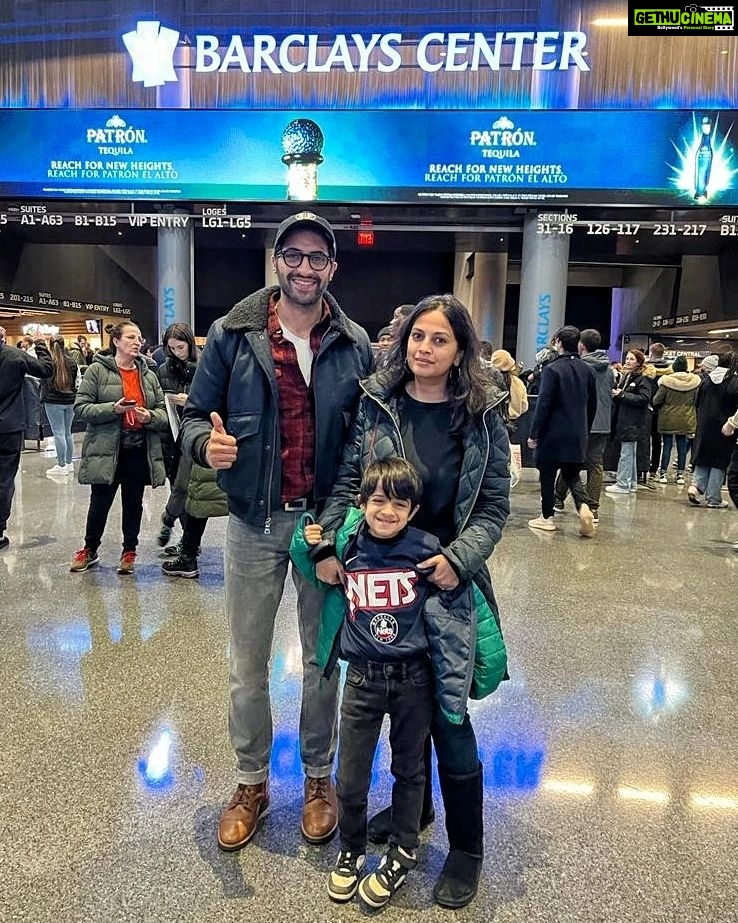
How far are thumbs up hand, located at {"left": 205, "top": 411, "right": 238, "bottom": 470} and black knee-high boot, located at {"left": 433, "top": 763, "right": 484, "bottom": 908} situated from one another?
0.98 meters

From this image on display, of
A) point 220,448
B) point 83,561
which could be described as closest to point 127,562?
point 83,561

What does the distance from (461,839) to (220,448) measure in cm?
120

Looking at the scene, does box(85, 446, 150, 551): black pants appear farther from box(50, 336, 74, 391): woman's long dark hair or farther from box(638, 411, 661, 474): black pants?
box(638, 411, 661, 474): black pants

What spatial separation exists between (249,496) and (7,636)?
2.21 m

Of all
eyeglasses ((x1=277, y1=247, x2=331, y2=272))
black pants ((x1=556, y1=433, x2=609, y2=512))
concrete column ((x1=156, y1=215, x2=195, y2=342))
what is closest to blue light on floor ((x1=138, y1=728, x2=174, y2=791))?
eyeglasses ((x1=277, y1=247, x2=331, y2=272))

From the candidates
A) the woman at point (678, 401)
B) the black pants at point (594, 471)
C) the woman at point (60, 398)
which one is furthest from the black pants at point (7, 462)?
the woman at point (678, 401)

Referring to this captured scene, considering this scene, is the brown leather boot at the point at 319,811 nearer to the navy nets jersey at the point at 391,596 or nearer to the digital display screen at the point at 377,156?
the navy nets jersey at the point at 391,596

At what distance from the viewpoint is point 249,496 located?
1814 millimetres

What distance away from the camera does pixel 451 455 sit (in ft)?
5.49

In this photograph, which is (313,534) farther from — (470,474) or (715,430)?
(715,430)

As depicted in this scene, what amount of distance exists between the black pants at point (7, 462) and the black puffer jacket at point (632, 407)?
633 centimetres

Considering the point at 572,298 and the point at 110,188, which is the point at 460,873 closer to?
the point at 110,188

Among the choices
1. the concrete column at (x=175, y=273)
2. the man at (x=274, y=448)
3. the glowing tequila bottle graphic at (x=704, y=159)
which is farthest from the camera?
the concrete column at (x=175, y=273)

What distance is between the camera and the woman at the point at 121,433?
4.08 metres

---------------

What this task involves: Can you lay out every line of the records above as a Markdown table with the columns "Row" and "Line", numbering the rows, skipping blank lines, and leaving the pictures out?

Correct output:
| Row | Line |
|---|---|
| 1 | How far are thumbs up hand, located at {"left": 205, "top": 411, "right": 238, "bottom": 470} and black knee-high boot, located at {"left": 433, "top": 763, "right": 484, "bottom": 908} situated from one another? |
| 2 | 0.98 meters |
| 3 | From this image on display, of |
| 4 | A) point 220,448 |
| 5 | B) point 83,561 |
| 6 | which could be described as closest to point 127,562? |
| 7 | point 83,561 |
| 8 | What does the distance from (461,839) to (220,448) measure in cm? |
| 9 | 120 |
| 10 | Looking at the scene, does box(85, 446, 150, 551): black pants appear farther from box(50, 336, 74, 391): woman's long dark hair or farther from box(638, 411, 661, 474): black pants? |
| 11 | box(638, 411, 661, 474): black pants |
| 12 | What spatial separation exists between (249,496) and (7,636)? |
| 13 | 2.21 m |
| 14 | Of all |
| 15 | eyeglasses ((x1=277, y1=247, x2=331, y2=272)) |
| 16 | black pants ((x1=556, y1=433, x2=609, y2=512)) |
| 17 | concrete column ((x1=156, y1=215, x2=195, y2=342)) |
| 18 | what is closest to blue light on floor ((x1=138, y1=728, x2=174, y2=791))? |
| 19 | eyeglasses ((x1=277, y1=247, x2=331, y2=272)) |
| 20 | From the candidates |
| 21 | A) the woman at point (678, 401) |
| 22 | B) the black pants at point (594, 471) |
| 23 | C) the woman at point (60, 398) |
| 24 | which one is furthest from the black pants at point (7, 462)? |
| 25 | the woman at point (678, 401) |
| 26 | Referring to this captured scene, considering this scene, is the brown leather boot at the point at 319,811 nearer to the navy nets jersey at the point at 391,596 or nearer to the digital display screen at the point at 377,156? |
| 27 | the navy nets jersey at the point at 391,596 |
| 28 | At what distance from the viewpoint is point 249,496 located? |
| 29 | 1814 millimetres |
| 30 | What distance away from the camera does pixel 451 455 sit (in ft)? |
| 31 | 5.49 |
| 32 | In this photograph, which is (313,534) farther from — (470,474) or (715,430)? |
| 33 | (715,430) |
| 34 | As depicted in this scene, what amount of distance exists between the black pants at point (7, 462) and the black puffer jacket at point (632, 407)? |
| 35 | 633 centimetres |
| 36 | Considering the point at 572,298 and the point at 110,188, which is the point at 460,873 closer to? |
| 37 | the point at 110,188 |
| 38 | Among the choices |
| 39 | 1. the concrete column at (x=175, y=273) |
| 40 | 2. the man at (x=274, y=448) |
| 41 | 3. the glowing tequila bottle graphic at (x=704, y=159) |
| 42 | which is farthest from the camera? |
| 43 | the concrete column at (x=175, y=273) |
| 44 | What distance is between the camera and the woman at the point at 121,433? |
| 45 | 4.08 metres |